Directive –
Render all of the data below as a JSON list of strings, one string per line, with blank lines omitted. Leave the pictures out.
## start
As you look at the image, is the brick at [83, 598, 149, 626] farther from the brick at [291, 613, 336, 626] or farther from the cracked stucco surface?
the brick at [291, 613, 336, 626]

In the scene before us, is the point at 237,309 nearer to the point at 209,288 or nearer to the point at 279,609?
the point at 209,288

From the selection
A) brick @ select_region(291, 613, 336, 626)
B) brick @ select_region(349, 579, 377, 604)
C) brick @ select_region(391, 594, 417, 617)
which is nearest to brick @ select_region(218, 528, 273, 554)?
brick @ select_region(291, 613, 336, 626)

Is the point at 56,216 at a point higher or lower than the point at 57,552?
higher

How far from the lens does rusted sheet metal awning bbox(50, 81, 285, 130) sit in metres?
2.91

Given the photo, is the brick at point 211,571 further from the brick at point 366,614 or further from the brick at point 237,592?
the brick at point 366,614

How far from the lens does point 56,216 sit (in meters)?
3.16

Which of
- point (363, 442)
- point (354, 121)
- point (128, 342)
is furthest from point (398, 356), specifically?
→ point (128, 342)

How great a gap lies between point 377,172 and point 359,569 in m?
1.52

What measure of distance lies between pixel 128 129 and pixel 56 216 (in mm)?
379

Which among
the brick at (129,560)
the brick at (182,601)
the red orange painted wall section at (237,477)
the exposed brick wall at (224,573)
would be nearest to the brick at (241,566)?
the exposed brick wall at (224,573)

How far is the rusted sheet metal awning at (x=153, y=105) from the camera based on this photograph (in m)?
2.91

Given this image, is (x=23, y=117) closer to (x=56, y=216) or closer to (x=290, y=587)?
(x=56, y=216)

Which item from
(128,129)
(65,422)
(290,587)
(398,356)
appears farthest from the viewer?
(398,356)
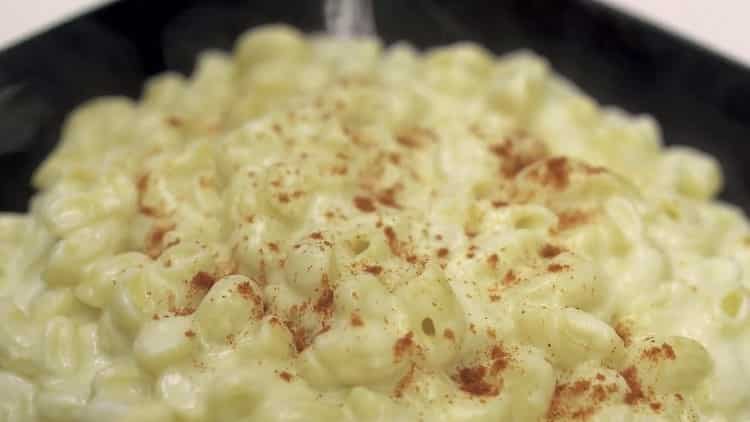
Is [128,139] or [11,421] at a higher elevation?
[128,139]

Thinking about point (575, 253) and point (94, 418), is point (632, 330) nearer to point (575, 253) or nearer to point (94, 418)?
point (575, 253)

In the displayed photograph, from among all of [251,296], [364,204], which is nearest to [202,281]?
[251,296]

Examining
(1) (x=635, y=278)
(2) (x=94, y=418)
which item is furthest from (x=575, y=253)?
(2) (x=94, y=418)

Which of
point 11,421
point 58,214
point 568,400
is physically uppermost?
point 58,214

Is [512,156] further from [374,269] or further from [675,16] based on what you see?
[675,16]

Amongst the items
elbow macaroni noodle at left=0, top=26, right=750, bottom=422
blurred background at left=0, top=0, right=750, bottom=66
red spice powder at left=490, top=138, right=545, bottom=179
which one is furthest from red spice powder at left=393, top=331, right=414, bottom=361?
blurred background at left=0, top=0, right=750, bottom=66

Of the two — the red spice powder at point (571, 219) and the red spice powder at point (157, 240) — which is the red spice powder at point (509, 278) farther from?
the red spice powder at point (157, 240)

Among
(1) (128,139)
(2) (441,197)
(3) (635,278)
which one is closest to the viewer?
(3) (635,278)

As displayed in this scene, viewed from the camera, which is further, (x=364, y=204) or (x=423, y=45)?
(x=423, y=45)
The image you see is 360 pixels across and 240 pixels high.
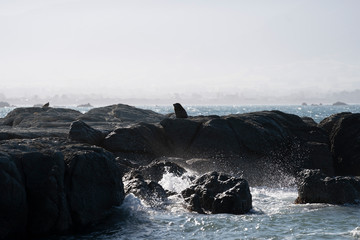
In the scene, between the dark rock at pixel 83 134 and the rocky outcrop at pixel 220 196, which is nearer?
the rocky outcrop at pixel 220 196

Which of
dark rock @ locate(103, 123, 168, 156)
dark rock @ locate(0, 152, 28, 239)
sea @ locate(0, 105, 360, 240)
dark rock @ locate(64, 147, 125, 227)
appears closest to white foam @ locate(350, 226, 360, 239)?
sea @ locate(0, 105, 360, 240)

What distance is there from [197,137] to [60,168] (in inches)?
473

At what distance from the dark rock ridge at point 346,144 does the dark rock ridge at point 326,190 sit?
6898 millimetres

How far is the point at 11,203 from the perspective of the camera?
12.3 metres

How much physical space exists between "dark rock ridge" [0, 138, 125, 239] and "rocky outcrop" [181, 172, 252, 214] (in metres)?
## end
Solution for this problem –
[
  "As you look at the image, is the brick at [83, 598, 149, 626] farther from the brick at [291, 613, 336, 626] or farther from the cracked stucco surface?",
  "the brick at [291, 613, 336, 626]",
  "In the scene before us, is the point at 237,309 nearer to the point at 209,288 or nearer to the point at 279,609?",
  "the point at 209,288",
  "From the selection",
  "A) brick @ select_region(291, 613, 336, 626)",
  "B) brick @ select_region(349, 579, 377, 604)",
  "C) brick @ select_region(391, 594, 417, 617)",
  "which is nearest to brick @ select_region(218, 528, 273, 554)?",
  "brick @ select_region(291, 613, 336, 626)",
  "Is the point at 56,216 at a point higher or lower than the point at 57,552?",
  "higher",
  "How far from the lens does rusted sheet metal awning bbox(50, 81, 285, 130) sit in metres?",
  "2.91",
  "Given the photo, is the brick at point 211,571 further from the brick at point 366,614 or further from the brick at point 237,592?",
  "the brick at point 366,614",
  "How far from the lens does point 56,216 sit (in meters)?",
  "3.16",
  "Which of",
  "- point (363, 442)",
  "- point (354, 121)",
  "- point (128, 342)",
  "is furthest from point (398, 356), specifically?",
  "→ point (128, 342)",
  "How great a gap lies between point 377,172 and point 359,569 in m?",
  "1.52",
  "What measure of distance lies between pixel 128 129 and pixel 56 216 (in mm)?",
  "379",
  "Which among",
  "the brick at (129,560)",
  "the brick at (182,601)",
  "the red orange painted wall section at (237,477)",
  "the exposed brick wall at (224,573)",
  "would be nearest to the brick at (241,566)?",
  "the exposed brick wall at (224,573)",
  "How far is the rusted sheet metal awning at (x=153, y=105) from the camera based on this photograph (in m)?",
  "2.91",
  "Given this image, is (x=23, y=117) closer to (x=56, y=216) or closer to (x=290, y=587)?",
  "(x=56, y=216)",
  "Which item from",
  "(128,129)",
  "(65,422)",
  "(290,587)",
  "(398,356)",
  "appears farthest from the viewer?",
  "(398,356)",
  "Is [128,139] or [11,421] at a higher elevation?",
  "[128,139]",
  "Thinking about point (575, 253) and point (94, 418), is point (632, 330) nearer to point (575, 253) or nearer to point (94, 418)?",
  "point (575, 253)",
  "In the displayed photograph, from among all of [251,296], [364,204], which is nearest to [202,281]?",
  "[251,296]",
  "Examining",
  "(1) (x=635, y=278)",
  "(2) (x=94, y=418)",
  "which item is furthest from (x=575, y=253)?",
  "(2) (x=94, y=418)",
  "Which of",
  "point 11,421",
  "point 58,214",
  "point 568,400",
  "is physically uppermost?",
  "point 58,214",
  "Is [512,156] further from [374,269] or further from [675,16] based on what you see?",
  "[675,16]",
  "Amongst the items",
  "elbow macaroni noodle at left=0, top=26, right=750, bottom=422",
  "blurred background at left=0, top=0, right=750, bottom=66",
  "red spice powder at left=490, top=138, right=545, bottom=179",
  "which one is furthest from red spice powder at left=393, top=331, right=414, bottom=361?",
  "blurred background at left=0, top=0, right=750, bottom=66",
  "Of the two — the red spice powder at point (571, 219) and the red spice powder at point (157, 240) — which is the red spice powder at point (509, 278) farther from?",
  "the red spice powder at point (157, 240)",
  "Among",
  "(1) (128,139)",
  "(2) (441,197)",
  "(3) (635,278)",
  "which one is closest to the viewer?",
  "(3) (635,278)",
  "As displayed in this scene, viewed from the camera, which is further, (x=364, y=204) or (x=423, y=45)?",
  "(x=423, y=45)",
  "The image you see is 360 pixels across and 240 pixels high.",
  "In the scene, between the dark rock at pixel 83 134 and the rocky outcrop at pixel 220 196, which is nearer?",
  "the rocky outcrop at pixel 220 196",
  "Which of",
  "dark rock @ locate(103, 123, 168, 156)",
  "dark rock @ locate(0, 152, 28, 239)",
  "sea @ locate(0, 105, 360, 240)",
  "dark rock @ locate(64, 147, 125, 227)",
  "appears closest to white foam @ locate(350, 226, 360, 239)?",
  "sea @ locate(0, 105, 360, 240)",
  "What distance is there from [197,137] to [60,168] (in inches)?",
  "473",
  "At what distance from the dark rock ridge at point 346,144 does the dark rock ridge at point 326,190 sit?",
  "6898 millimetres",
  "How far is the point at 11,203 from the perspective of the camera?",
  "12.3 metres",
  "How much physical space exists between \"dark rock ridge\" [0, 138, 125, 239] and \"rocky outcrop\" [181, 172, 252, 214] (in metres)?"
]